That threw me to where my death clone was set. From there I had to move to a station that had stuff up on the market then set about fitting another ship. I decided to go with an Eagle this time. It could hold the five acolyte IIs I’d need and I thought the guns might speed things up.
As it turned out, nothing I could do would make medium rails track the small drones once they closed range, but my own drones took care of them as expected. Being able to reach out and shoot larger targets seemed to work okay. And I could pop the structure right away.
I ran some tier 1 and 2 versions just to get a feel for it. It sure looks pretty.
My tour ended when I had another insta-pop event. This time I didn’t even see things change, I was flying one moment and dead the next. The logs don’t show anything, just my drones popping away at the small stuff… and it was all small stuff. Maybe I hit a mine. I don’t think the timer ran down… but there is no visible timer, so I am not sure.
Anyway, that was enough for me to get at least some flavor of what is in store. I might try it again as we get closer to the Into the Abyss expansion release and things have settled down some.
But as I tinkered around with all of this my brain kept making the link with the Lost Dungeons of Norrath expansion for EverQuest. Here we have players being given instanced content, able to choose the style and challenge up front while the actual layout comes from a set group of possibilities, and offering up items that augment current equipment as a possible reward.
Nothing new in the world I guess.
Unfortunately my impression so far is that abyssal deadspace has all the drawbacks of of PvE in EVE Online; It is fun and interesting the first couple of times, but it becomes tiresome on repetition. And there is the insta-death timer thing. I don’t know enough to know if that is avoidable or if we’re going to get a visible timer, but it will rile people up when it happens on the live server.
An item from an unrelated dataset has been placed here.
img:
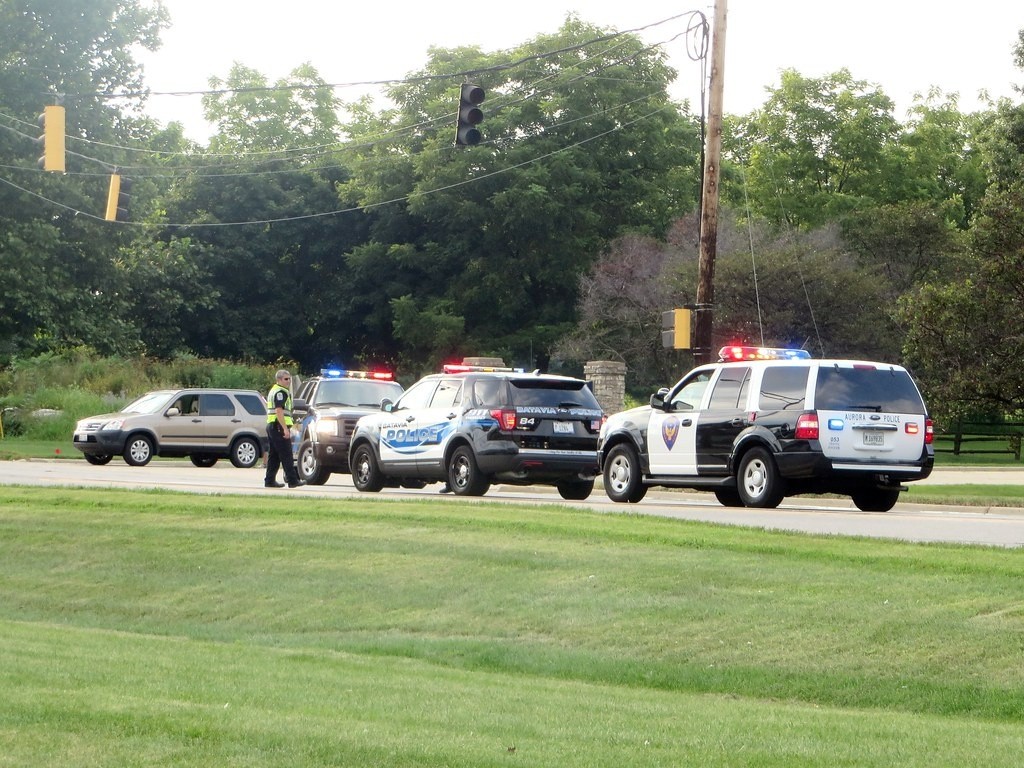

People do not like to get their shit blown up.
In the end some people will optimize and do abyssal deadspace for the rewards, and then complain about having to grind and the lack of predictability in getting what they wanted.
And that leaves aside the whole RNG module upgrade element, which already has people annoyed, as well as the strange new contract marketplace that will spring up where you’ll have to be very careful to inspect whatever you buy because every mutated module could be different.
That it doesn’t appeal to me doesn’t mean much in the larger scheme of things. Somebody will love it. There is a niche fan base out there for every feature. But will it be a draw for enough people to have been worth the effort? Will it change the game in a good way?